Using recently developed techniques43 and applied in a subsequent study63, we characterized the Young’s (elastic) modulus and toughness of A. trifasciata glycoprotein in droplets from each of the four web positions. We performed this analysis for Phase 1 extension43, the first portion of a droplet’s extension during which the extending glycoprotein filament is completely covered by aqueous material (Fig. 1D). This corresponds to droplet performance typically observed in the course of thread pull off43.

The angular deflection of the line supporting an extending droplet (Fig. 1D) was used in conjunction with the diameters (2.9 µm) and Young’s modulus (8 MPa) of the two flagelliform fibers within this line (values taken from the literature16): to compute the force on the glycoprotein filament within an extending droplet.

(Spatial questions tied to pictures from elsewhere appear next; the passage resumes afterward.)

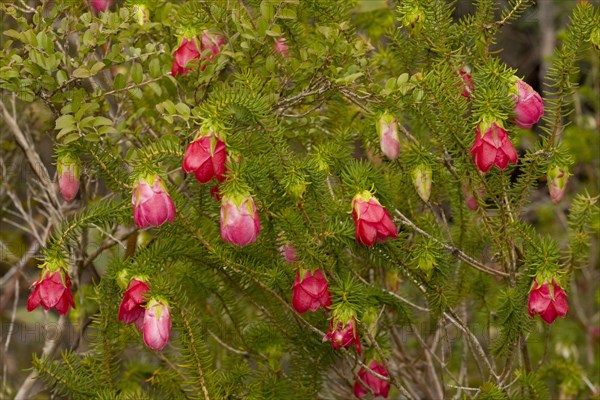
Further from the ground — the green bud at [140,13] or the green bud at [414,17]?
the green bud at [414,17]

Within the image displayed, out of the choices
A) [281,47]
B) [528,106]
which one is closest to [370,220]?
[528,106]

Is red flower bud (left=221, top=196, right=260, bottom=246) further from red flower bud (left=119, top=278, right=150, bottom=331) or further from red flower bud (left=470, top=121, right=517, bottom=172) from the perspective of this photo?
red flower bud (left=470, top=121, right=517, bottom=172)

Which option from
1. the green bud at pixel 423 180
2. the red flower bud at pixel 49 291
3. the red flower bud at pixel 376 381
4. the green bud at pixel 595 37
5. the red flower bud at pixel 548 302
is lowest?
the red flower bud at pixel 376 381

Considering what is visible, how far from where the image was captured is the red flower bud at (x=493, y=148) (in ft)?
5.38

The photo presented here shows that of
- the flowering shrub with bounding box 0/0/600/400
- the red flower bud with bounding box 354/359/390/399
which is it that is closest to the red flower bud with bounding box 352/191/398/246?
the flowering shrub with bounding box 0/0/600/400

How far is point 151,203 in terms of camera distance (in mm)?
1613

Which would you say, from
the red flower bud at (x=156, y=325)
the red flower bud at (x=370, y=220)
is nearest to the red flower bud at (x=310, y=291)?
the red flower bud at (x=370, y=220)

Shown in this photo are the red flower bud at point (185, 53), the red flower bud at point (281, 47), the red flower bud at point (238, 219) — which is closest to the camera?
the red flower bud at point (238, 219)

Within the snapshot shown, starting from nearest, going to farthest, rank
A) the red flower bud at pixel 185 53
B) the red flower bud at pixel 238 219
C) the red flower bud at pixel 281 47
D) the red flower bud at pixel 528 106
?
the red flower bud at pixel 238 219 → the red flower bud at pixel 528 106 → the red flower bud at pixel 185 53 → the red flower bud at pixel 281 47

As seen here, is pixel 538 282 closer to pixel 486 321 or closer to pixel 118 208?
pixel 486 321

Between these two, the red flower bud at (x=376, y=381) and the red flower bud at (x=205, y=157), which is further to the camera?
the red flower bud at (x=376, y=381)

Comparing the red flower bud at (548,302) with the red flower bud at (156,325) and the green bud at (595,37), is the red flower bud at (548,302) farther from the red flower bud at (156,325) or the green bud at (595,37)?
the red flower bud at (156,325)

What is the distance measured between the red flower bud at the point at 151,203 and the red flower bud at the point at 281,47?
532mm

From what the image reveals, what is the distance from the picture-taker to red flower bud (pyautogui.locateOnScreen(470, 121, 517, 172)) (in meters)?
1.64
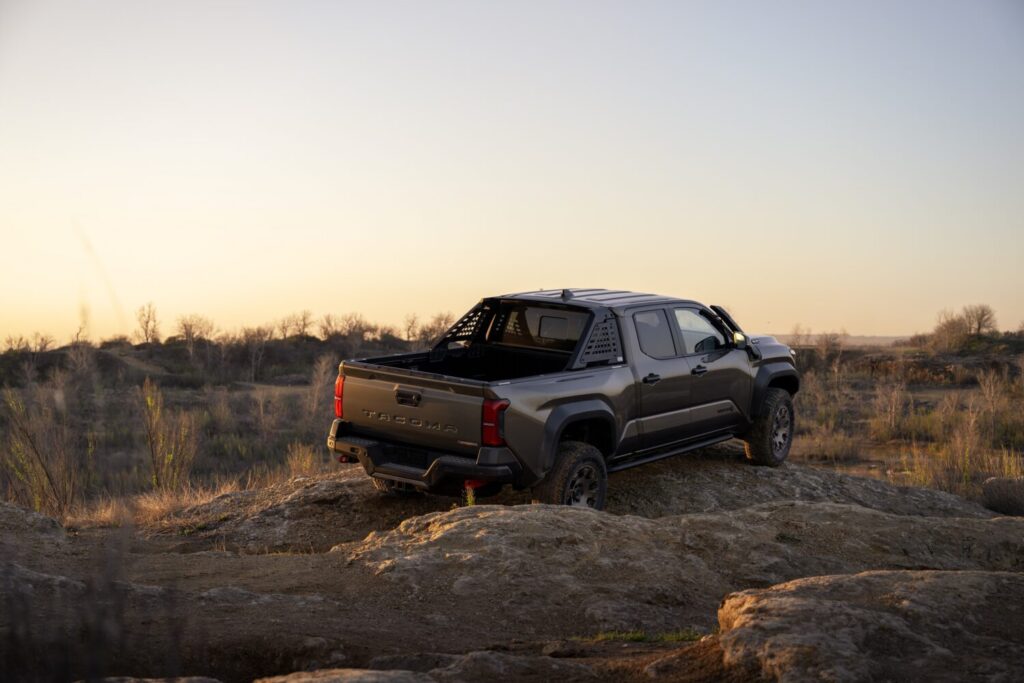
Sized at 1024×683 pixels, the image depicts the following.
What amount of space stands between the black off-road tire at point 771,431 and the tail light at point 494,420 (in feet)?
14.1

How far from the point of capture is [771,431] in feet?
38.1

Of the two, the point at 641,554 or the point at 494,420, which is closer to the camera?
the point at 641,554

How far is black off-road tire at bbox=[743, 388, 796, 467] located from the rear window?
2.79 meters

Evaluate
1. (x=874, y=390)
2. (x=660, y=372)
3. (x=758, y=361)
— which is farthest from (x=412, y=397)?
(x=874, y=390)

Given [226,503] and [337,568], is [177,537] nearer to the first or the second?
[226,503]

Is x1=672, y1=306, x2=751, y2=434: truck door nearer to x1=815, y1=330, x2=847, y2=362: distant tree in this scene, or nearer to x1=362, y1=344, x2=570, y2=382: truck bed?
x1=362, y1=344, x2=570, y2=382: truck bed

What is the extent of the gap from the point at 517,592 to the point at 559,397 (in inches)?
92.2

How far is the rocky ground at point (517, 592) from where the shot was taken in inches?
182

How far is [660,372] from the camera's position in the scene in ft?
32.6

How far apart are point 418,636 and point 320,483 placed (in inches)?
190

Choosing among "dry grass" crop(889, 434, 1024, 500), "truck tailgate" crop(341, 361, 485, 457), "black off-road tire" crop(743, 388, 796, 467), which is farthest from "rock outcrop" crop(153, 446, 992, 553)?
"dry grass" crop(889, 434, 1024, 500)

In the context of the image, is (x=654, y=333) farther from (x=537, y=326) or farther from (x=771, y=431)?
(x=771, y=431)

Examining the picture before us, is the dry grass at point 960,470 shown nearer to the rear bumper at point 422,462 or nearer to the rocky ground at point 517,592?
the rocky ground at point 517,592

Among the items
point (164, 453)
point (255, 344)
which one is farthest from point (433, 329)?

As the details of this method are explained in the literature43, we only review the procedures here. When droplet extension was first initiated we measured the support line’s deflection angle and assigned a droplet length equal to the diameter of the droplet’s glycoprotein core when configured as a sphere. At each additional 25% extension interval we measured both filament length and support line angular deflection.

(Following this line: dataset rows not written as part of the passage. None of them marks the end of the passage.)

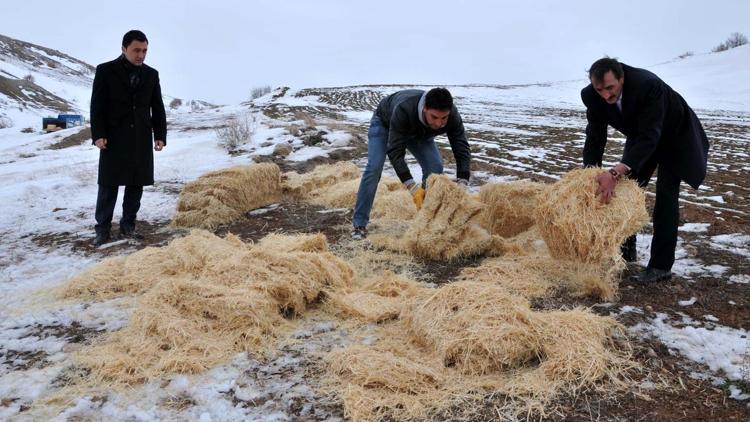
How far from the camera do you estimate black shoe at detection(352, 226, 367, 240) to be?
5180 mm

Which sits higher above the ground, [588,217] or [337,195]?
[588,217]

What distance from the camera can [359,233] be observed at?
527 cm

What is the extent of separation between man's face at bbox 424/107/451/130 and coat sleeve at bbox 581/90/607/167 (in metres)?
1.05

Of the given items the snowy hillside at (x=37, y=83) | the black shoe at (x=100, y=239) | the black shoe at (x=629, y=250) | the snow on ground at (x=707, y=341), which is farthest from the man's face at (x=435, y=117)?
the snowy hillside at (x=37, y=83)

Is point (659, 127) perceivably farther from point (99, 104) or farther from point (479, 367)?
point (99, 104)

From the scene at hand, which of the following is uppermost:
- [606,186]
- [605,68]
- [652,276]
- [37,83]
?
[37,83]

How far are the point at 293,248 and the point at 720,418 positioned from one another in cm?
279

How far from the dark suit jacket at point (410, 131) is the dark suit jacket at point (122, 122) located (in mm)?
2383

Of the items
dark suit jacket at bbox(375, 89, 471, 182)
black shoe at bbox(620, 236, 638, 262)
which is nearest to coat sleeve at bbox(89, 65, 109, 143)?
dark suit jacket at bbox(375, 89, 471, 182)

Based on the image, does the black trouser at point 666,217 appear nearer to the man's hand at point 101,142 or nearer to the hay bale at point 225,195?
the hay bale at point 225,195

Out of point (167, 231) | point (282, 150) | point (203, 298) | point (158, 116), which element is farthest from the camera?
point (282, 150)

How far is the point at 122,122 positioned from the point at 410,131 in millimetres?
2730

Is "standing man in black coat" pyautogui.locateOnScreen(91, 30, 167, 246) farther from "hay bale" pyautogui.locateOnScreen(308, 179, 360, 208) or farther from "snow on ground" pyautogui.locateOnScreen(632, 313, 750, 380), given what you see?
"snow on ground" pyautogui.locateOnScreen(632, 313, 750, 380)

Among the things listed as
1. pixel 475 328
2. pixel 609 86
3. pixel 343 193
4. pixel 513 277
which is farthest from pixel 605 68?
pixel 343 193
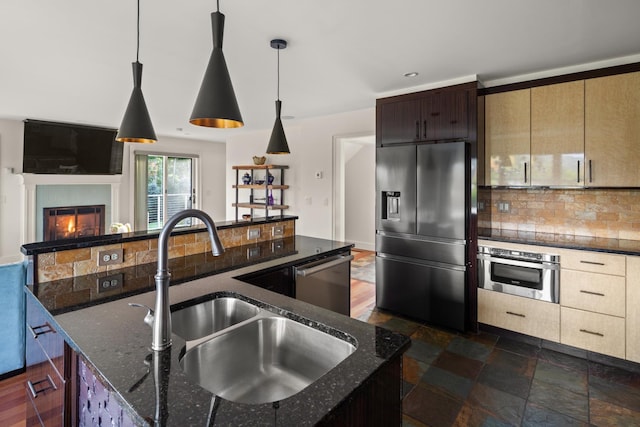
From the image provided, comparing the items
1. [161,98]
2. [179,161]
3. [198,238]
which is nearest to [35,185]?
[179,161]

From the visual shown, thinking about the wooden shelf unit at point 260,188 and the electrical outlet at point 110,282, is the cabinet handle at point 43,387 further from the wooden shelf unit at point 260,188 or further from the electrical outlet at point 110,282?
the wooden shelf unit at point 260,188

At each interval we computed true strain as the natural log of the droplet filament’s length divided by the diameter of its glycoprotein core when configured as a sphere. True stress on a filament was computed at the initiation of droplet extension and at the four subsequent 25% extension intervals. This was done by dividing the force on the filament (determined as described below) by glycoprotein cross sectional area (CSA). At the initiation of extension CSA was computed as that of a cylinder with a height equal to the diameter of a glycoprotein core when configured as a sphere. At the remaining five intervals, CSA was determined by dividing glycoprotein volume by filament length. An extended droplet was positioned at the center of a 4800 µm thread span. Therefore, we were able to use the Young’s modulus and diameters of the axial lines and the angular deflection of the support line to calculate the force that each side of the support line exerted on the droplet. This angle (Fig. 1D) was then used again to resolve these force vectors into force on the extending glycoprotein filament.

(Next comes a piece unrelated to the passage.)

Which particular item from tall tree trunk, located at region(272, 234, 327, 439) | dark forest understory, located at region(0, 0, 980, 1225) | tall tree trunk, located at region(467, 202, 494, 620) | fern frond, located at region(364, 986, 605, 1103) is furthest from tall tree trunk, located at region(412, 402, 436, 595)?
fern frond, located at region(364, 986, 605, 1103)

Evaluating the effects of flagelliform fiber diameter on glycoprotein properties

We examined the effects of flagelliform fiber diameter (FFD) on glycoprotein Young’s modulus and toughness in two ways. First, we determined the effects of 10 and 20% reductions and 10 and 20% increases in the 2.90 µm FFD of bottom web sector force on glycoprotein filament and on glycoprotein Young’s modulus and toughness. We then successively altered FFD for all replicates of top, middle, and inner web positions until we arrived at an FFD for each position that yielded a grand mean toughness value for each web position equal to that of the bottom position value of 0.7944 MJ.m3. Differences between the FFD values necessary to achieve this match and the standard 2.90 µm used in our computations indicated the degree to which FFD would have to change during web construction to account for the intra-web differences in glycoprotein toughness that we report.

Statistical analysis

Properties of the three replicate droplets used to characterize droplet and glycoprotein volumes and of the three extended droplets used to characterize glycoprotein material properties for each position of an individual’s web were averaged and these mean values used as this individual’s values for graphical and statistical comparisons. Thus, each web position had a sample size of 12 for statistical tests. We used JMP (SAS Institute, Cary NC, USA) to analyze data, considering comparisons with P ≤ 0.05 as significant. The normal distributions of values were assessed with a Shapiro-Wilk W-test, with values of P > 0.05 being considered normal. If one or more web position values were not normally distributed we used a Wilcoxon / Kruskal-Wallis Test to compare mean values and, when significant, then used Wilcoxon Each Pair test to rank mean position values. If position values were normally distributed, we used a one-way ANOVA to compare values and a Tukey-Kramer HSD test to rank means.